> Excerpt
>>>>>

Did new technology, improved nutrition or some genetic mutation allow modern humans to explore the world? Possibly, but other scholars point to more mundane factors that may have contributed to the exodus from Africa. A recent DNA study suggests that massive droughts before the great migration split Africa's modern human population into small, isolated groups and may have even threatened their extinction. Only after the weather improved were the survivors able to reunite, multiply and, in the end, emigrate. Improvements in technology may have helped some of them set out for new territory. Or cold snaps may have lowered sea level and opened new land bridges.

Whatever the reason, the ancient Africans reached a watershed. They were ready to leave, and they did.

DNA evidence suggests the original exodus involved anywhere from 1,000 to 50,000 people. Scientists do not agree on the time of the departure—sometime more recently than 80,000 years ago—or the departure point, but most now appear to be leaning away from the Sinai, once the favored location, and toward a land bridge crossing what today is the Bab el Mandeb Strait separating Djibouti from the Arabian Peninsula at the southern end of the Red Sea. From there, the thinking goes, migrants could have followed a southern route eastward along the coast of the Indian Ocean. "It could have been almost accidental," Henshilwood says, a path of least resistance that did not require adaptations to different climates, topographies or diet. The migrants' path never veered far from the sea, departed from warm weather or failed to provide familiar food, such as shellfish and tropical fruit.

Tools found at Jwalapuram, a 74,000-year-old site in southern India, match those used in Africa from the same period. Anthropologist Michael Petraglia of the University of Cambridge, who led the dig, says that although no human fossils have been found to confirm the presence of modern humans at Jwalapuram, the tools suggest it is the earliest known settlement of modern humans outside of Africa except for the dead enders at Israel's Qafzeh and Skhul sites.

And that's about all the physical evidence there is for tracking the migrants' early progress across Asia. To the south, the fossil and archaeological record is clearer and shows that modern humans reached Australia and Papua New Guinea—then part of the same landmass—at least 45,000 years ago, and maybe much earlier.

But curiously, the early down under colonists apparently did not make sophisticated tools, relying instead on simple Neanderthal-style flaked stones and scrapers. They had few ornaments and little long-distance trade, and left scant evidence that they hunted large marsupial mammals in their new homeland. Of course, they may have used sophisticated wood or bamboo tools that have decayed. But University of Utah anthropologist James F. O'Connell offers another explanation: the early settlers did not bother with sophisticated technologies because they did not need them. That these people were "modern" and innovative is clear: getting to New Guinea-Australia from the mainland required at least one sea voyage of more than 45 miles, an astounding achievement. But once in place, the colonists faced few pressures to innovate or adapt new technologies. In particular, O'Connell notes, there were few people, no shortage of food and no need to compete with an indigenous population like Europe's Neanderthals.

<<<<<

> Data extract
>>>>>

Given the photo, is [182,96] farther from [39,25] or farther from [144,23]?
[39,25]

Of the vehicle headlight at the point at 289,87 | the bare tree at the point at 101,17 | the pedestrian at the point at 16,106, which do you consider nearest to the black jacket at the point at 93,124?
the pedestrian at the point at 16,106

<<<<<

> Assignment 1
Please rewrite the paragraph of the migration excerpt that begins "Tools found at Jwalapuram" in fewer words, keeping its main facts.
> Assignment 2
Transcribe the migration excerpt between "Did new technology, improved" and "and they did.", inclusive.
The listing is separate material and is not part of the migration excerpt.

> Task response 1
Tools from Jwalapuram, a 74,000-year-old site in southern India, match African tools from the same period. Michael Petraglia of the University of Cambridge, who led the dig, says no human fossils have been found there to confirm modern humans. Still, the tools suggest it is the earliest known modern human settlement outside Africa, apart from the dead-end sites at Qafzeh and Skhul in Israel.

> Task response 2
Did new technology, improved nutrition or some genetic mutation allow modern humans to explore the world? Possibly, but other scholars point to more mundane factors that may have contributed to the exodus from Africa. A recent DNA study suggests that massive droughts before the great migration split Africa's modern human population into small, isolated groups and may have even threatened their extinction. Only after the weather improved were the survivors able to reunite, multiply and, in the end, emigrate. Improvements in technology may have helped some of them set out for new territory. Or cold snaps may have lowered sea level and opened new land bridges.

Whatever the reason, the ancient Africans reached a watershed. They were ready to leave, and they did.